Picovoice Leopard and Cheetah offline, on-device speech-to-text engines are said to achieve cloud-level accuracy, rely on tiny Speech-to-Text models, and slash the cost of automatic transcription by up to 10 times.
Leopard is an on-device speech-to-text engine, while Cheetah is an on-device streaming speech-to-text engine, and both are cross-platform with support for Linux x86_64, macOS (x86_64, arm64), Windows x86_64, Android, iOS, Raspberry Pi 3/4, and NVIDIA Jetson Nano.
Looking at the cost is always tricky since companies have different pricing structures, and the table above basically shows the best scenario, where Picovoice is 6 to 20 times more cost-effective than solutions from Microsoft Azure or Google STT. Picovoice Leopard/Cheetah is free for the first 100 hours, and customers can pay a monthly $999 fee for up to 10,000 hours hence the $0.1 per hour cost with PicoVoice. If you were to use only 1000 hours out of your plan that would be $1 per hour, still not too bad. Check out the pricing page for details.

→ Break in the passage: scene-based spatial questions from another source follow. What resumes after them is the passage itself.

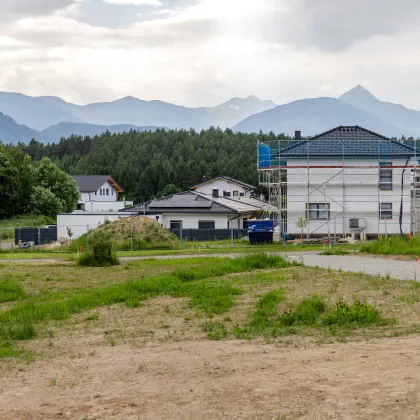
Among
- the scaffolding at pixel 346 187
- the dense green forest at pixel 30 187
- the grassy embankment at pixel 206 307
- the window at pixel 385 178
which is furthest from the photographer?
the dense green forest at pixel 30 187

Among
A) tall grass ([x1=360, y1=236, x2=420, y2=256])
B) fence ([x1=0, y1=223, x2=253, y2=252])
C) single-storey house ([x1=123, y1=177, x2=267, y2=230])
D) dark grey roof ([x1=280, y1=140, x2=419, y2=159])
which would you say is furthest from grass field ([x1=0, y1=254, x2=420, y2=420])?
single-storey house ([x1=123, y1=177, x2=267, y2=230])

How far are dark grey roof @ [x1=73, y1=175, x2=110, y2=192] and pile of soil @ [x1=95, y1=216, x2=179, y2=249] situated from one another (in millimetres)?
42290

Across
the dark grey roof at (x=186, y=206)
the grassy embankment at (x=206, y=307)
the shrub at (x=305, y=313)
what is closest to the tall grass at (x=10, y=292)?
the grassy embankment at (x=206, y=307)

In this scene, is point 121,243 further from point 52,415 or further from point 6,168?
point 52,415

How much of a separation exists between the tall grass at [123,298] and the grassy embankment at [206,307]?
0.9 inches

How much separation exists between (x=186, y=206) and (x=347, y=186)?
1371cm

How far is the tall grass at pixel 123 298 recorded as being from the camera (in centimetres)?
1359

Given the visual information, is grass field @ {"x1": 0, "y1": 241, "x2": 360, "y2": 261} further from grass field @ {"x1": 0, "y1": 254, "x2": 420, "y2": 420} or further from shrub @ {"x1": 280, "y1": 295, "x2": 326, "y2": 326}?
shrub @ {"x1": 280, "y1": 295, "x2": 326, "y2": 326}

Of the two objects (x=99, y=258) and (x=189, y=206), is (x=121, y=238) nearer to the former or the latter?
(x=99, y=258)

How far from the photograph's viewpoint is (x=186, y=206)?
52.4m

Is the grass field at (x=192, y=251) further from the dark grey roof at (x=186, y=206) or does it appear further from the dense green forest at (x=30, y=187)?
the dense green forest at (x=30, y=187)

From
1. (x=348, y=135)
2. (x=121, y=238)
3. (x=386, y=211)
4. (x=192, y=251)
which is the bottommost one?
(x=192, y=251)

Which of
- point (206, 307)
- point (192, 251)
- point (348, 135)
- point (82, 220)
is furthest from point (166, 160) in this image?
point (206, 307)

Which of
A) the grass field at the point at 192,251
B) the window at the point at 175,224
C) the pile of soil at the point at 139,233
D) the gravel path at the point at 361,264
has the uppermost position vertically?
the window at the point at 175,224
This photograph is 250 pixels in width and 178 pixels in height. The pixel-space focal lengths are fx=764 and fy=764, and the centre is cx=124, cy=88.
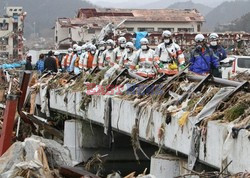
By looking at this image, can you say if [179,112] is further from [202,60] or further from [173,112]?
[202,60]

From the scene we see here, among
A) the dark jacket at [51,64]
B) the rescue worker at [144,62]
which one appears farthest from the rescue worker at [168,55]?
the dark jacket at [51,64]

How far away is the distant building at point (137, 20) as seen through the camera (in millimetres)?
75750

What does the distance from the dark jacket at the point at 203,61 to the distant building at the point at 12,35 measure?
6699cm

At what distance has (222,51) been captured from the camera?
51.8 ft

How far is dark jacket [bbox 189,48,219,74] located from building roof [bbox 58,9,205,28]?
193 feet

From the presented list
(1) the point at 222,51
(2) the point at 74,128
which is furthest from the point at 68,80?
(1) the point at 222,51

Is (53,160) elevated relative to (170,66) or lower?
lower

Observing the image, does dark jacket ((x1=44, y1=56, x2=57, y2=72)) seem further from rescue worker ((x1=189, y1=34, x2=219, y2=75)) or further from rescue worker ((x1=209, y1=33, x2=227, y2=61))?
rescue worker ((x1=189, y1=34, x2=219, y2=75))

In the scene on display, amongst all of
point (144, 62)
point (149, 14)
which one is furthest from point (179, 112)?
point (149, 14)

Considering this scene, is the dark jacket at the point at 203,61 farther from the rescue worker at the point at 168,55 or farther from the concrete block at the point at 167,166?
the concrete block at the point at 167,166

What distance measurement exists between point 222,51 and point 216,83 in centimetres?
409

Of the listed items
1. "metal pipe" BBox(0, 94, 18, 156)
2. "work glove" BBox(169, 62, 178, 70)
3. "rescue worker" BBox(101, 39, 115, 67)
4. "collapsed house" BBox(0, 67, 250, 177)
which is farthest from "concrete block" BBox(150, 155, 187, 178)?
"rescue worker" BBox(101, 39, 115, 67)

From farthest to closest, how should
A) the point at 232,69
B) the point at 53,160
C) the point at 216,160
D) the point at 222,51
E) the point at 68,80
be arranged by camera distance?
1. the point at 232,69
2. the point at 68,80
3. the point at 222,51
4. the point at 53,160
5. the point at 216,160

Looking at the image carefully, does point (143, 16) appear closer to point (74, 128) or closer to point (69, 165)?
point (74, 128)
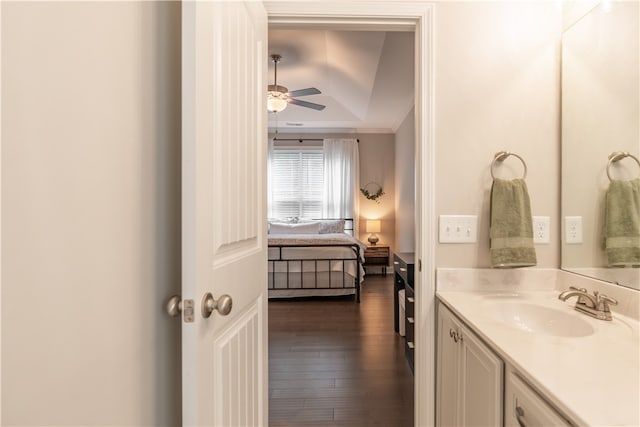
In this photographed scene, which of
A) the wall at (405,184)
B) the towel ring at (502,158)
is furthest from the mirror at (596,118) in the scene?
Answer: the wall at (405,184)

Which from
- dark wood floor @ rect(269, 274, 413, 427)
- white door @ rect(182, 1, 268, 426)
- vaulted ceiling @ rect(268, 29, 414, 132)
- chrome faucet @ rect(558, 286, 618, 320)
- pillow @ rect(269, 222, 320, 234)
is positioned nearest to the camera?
white door @ rect(182, 1, 268, 426)

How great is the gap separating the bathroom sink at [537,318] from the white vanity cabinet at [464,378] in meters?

But the price is not everything, and a cheap service that does not do the job would be worthless, so the company provided some speech-to-text benchmarks with instructions to reproduce their setup on Github comparing Picovoice Leopard/Cheetah against AWS Transcribe, Google STT/STT-Enhanced, IBM Watson STT, and Microsoft Azure.
The first metric looked into is the word error rate to estimate the accuracy of the services/solutions. Picovoice Leopard and Cheetah achieve a relatively low word error rate similar to cloud-based services such as Azure, Amazon, and Google Enhanced, and much better than Mozilla DeepSpeech offline, on-device speech-to-text engine.
Mozilla DeepSpeech would still be the most cost-effective solution (since it’s free) provided your application can do with the lower accuracy, but another aspect is that Picovoice speech-to-text engines make use of much fewer resources than the Mozilla STT solution with a lower Real-Time Factor (RTF), the ratio of CPU processing time to the length of the input speech file, and acoustic and language models that are 60 times smaller.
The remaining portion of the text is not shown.